The Defense Department “fully-funded” equipment to upgrade and secure its computer networks in its fiscal year 2016 budget request, according to DoD’s number two civilian.
Deputy Defense Secretary Robert Work said Jan. 28 DoD’s Joint Regional Security Stacks (JRSS) will reduce the number of firewalls DoD has to defend from 1,000 to 50, which will make the Pentagon “far more defendable” as a network. Work told an audience at a Center for New American Security (CNAS) event in downtown Washington fully-funding JRSS for FY ’16 was “one of the biggest advances” in the budget, which is set to be released Feb. 2.
DoD spokeswoman Lt. Col. Valerie Henderson declined Jan. 28 to say how much DoD requested in FY ’16 for JRSS, which is a set of equipment meant to upgrade a secure, consolidated and collaborative Joint Information Environment (JIE) across DoD. JRSS tools perform firewall functions, intrusion detection and prevention, enterprise management, virtual routing and forwarding and provide network security capabilities.
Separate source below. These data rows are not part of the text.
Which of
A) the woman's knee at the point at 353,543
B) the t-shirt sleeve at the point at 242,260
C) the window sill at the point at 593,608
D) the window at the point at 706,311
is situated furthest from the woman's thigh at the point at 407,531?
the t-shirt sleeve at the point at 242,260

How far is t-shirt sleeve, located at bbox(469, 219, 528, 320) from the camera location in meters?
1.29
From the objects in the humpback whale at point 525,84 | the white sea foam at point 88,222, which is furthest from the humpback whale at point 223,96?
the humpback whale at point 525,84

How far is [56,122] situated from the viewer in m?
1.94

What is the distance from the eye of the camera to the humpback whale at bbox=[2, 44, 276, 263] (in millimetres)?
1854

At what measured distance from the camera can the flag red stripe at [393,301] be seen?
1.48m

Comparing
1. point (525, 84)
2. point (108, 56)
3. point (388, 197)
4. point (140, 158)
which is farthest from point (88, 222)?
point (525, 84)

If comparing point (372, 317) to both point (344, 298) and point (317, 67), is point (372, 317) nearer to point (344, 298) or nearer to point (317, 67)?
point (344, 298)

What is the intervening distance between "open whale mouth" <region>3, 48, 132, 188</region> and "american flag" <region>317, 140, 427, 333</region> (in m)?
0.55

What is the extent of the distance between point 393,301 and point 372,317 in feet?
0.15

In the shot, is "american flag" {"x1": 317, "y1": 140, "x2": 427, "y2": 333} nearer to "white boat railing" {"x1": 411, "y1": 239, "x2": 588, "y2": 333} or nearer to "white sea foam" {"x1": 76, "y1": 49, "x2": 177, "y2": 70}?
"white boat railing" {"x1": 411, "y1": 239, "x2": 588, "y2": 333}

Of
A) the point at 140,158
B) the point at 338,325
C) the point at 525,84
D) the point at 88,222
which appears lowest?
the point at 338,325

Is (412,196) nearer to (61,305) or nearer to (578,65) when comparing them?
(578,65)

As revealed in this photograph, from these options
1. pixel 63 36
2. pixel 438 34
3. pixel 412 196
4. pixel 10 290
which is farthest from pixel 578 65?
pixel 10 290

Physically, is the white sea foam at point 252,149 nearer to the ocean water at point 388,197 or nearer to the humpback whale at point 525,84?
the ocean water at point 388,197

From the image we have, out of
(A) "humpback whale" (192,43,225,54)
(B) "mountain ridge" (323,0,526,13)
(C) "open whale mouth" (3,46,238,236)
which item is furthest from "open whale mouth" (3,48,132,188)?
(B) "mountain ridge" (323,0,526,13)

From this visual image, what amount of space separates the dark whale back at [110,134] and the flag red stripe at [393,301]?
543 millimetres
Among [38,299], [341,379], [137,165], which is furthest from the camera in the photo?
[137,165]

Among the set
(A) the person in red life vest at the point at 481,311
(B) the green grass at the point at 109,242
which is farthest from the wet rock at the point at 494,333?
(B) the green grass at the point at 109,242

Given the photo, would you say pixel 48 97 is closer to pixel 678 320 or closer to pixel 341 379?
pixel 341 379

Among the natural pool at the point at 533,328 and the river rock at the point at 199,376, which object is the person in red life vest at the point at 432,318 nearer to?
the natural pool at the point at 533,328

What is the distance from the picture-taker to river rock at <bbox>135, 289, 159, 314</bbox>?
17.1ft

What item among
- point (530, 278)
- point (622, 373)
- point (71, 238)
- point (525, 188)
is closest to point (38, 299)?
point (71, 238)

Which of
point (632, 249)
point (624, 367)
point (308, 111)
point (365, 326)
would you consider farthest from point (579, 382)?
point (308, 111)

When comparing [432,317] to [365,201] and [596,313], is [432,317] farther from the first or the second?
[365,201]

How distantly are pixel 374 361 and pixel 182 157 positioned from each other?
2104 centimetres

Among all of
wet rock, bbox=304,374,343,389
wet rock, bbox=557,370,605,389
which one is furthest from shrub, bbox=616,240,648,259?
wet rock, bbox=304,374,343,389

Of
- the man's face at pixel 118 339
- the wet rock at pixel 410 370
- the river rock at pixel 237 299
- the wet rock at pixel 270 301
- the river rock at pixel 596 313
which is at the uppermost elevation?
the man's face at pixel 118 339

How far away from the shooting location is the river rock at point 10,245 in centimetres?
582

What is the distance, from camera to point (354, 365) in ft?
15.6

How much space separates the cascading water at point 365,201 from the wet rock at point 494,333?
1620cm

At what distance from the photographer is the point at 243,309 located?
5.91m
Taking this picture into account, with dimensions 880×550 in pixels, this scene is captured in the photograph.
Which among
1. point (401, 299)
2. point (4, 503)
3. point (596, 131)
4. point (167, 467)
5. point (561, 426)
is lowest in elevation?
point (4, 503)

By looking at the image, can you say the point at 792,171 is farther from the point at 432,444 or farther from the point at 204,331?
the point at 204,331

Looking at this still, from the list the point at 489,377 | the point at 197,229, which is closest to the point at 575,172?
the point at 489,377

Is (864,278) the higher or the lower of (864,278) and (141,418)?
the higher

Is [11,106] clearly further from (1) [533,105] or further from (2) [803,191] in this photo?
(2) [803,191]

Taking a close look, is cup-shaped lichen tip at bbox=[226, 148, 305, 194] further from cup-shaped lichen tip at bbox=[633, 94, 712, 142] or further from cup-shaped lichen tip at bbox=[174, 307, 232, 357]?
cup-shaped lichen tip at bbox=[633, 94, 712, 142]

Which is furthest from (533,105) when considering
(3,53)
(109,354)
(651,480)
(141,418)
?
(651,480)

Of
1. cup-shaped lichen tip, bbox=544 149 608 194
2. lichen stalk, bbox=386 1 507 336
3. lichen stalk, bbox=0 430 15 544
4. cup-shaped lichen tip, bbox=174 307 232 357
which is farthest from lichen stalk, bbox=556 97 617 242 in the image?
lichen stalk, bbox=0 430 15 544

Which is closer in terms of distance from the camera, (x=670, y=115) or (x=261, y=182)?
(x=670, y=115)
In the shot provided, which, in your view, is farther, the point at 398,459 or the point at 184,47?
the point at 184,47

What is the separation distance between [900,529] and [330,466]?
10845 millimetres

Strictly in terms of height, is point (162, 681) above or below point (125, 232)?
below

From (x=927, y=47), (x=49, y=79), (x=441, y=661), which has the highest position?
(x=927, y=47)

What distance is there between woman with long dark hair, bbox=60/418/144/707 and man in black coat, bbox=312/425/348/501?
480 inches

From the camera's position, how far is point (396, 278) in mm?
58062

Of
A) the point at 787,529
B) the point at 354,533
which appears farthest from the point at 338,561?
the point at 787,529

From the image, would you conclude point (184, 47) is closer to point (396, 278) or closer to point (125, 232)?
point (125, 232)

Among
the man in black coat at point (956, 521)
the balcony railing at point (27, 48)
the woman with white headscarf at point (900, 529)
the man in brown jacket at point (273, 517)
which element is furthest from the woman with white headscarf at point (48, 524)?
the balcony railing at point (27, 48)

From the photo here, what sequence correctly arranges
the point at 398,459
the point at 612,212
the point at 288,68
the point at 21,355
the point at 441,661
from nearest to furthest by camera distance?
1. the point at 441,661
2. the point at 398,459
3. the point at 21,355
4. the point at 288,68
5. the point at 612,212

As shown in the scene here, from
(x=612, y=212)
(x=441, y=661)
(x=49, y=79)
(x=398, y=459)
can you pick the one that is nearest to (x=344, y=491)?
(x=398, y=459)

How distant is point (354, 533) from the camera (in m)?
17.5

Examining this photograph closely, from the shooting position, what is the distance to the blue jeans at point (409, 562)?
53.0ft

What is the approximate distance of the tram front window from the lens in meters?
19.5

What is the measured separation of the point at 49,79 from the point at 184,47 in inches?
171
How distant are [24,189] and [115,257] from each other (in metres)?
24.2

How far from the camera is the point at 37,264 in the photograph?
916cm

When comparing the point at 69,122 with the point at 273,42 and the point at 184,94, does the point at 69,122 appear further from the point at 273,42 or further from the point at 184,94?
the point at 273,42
JIE is an ambitious, multi-year information technology (IT) modernization effort. It will consolidate and standardize the design and architecture of the Pentagon’s networks. DoD Acting Chief Information Officer (CIO) Terry Halvorsen said in December the department was aiming to establish initial capability for JRSS by the end of 2017.
The Defense Information Systems Agency (DISA) is coordinating with the other military services and DoD sections to identify further expansion of JRSS.